▶ **Exercise directions**:
The response should consist of every line below, restated exactly, with no pictures.

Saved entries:
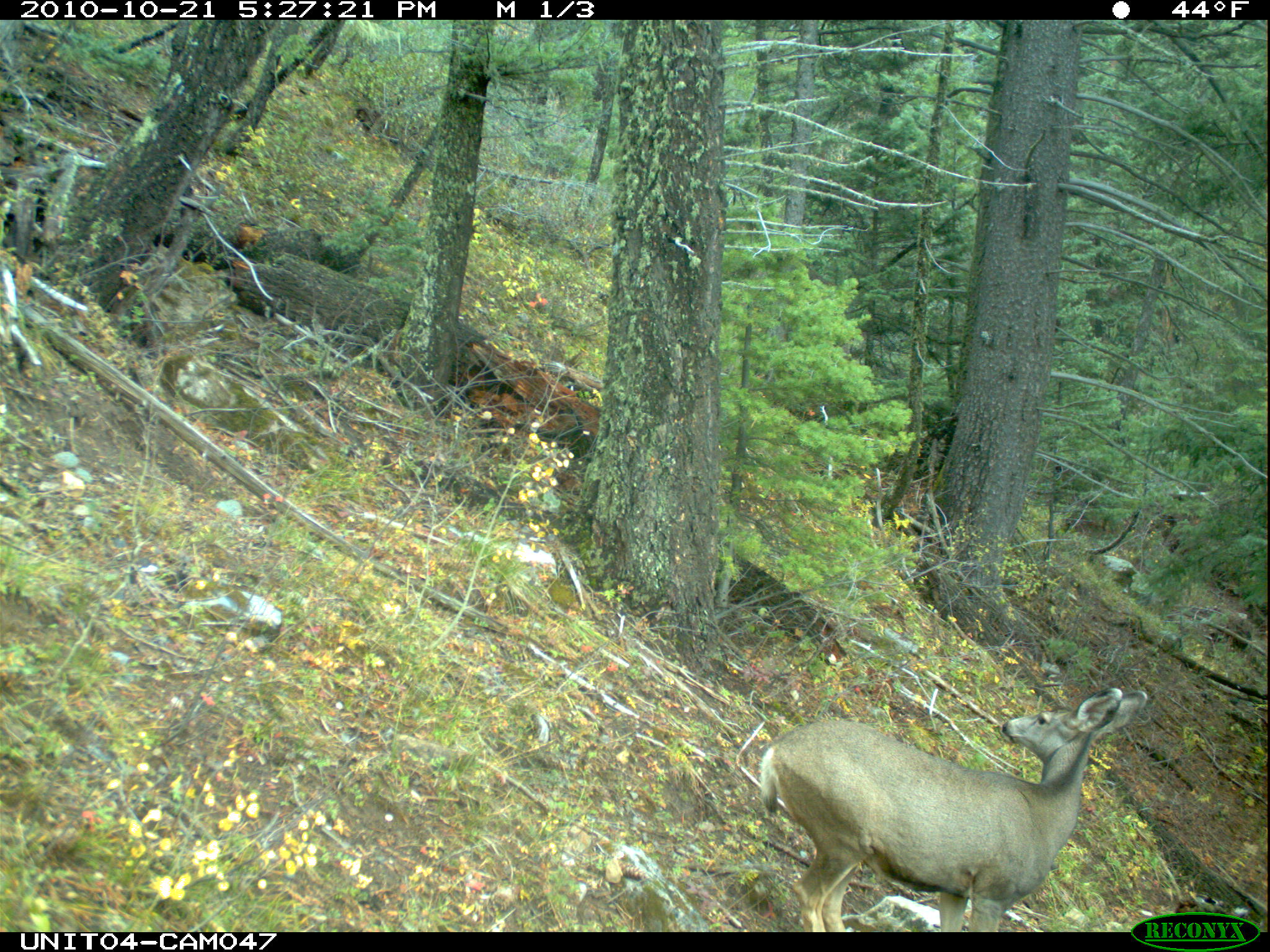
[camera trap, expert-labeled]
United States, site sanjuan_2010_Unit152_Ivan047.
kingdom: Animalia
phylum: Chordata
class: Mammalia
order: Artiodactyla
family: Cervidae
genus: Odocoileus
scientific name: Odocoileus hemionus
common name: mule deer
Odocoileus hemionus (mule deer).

▶ **Task answer**:
[camera trap, expert-labeled]
United States, site sanjuan_2010_Unit152_Ivan047.
kingdom: Animalia
phylum: Chordata
class: Mammalia
order: Artiodactyla
family: Cervidae
genus: Odocoileus
scientific name: Odocoileus hemionus
common name: mule deer
Odocoileus hemionus (mule deer).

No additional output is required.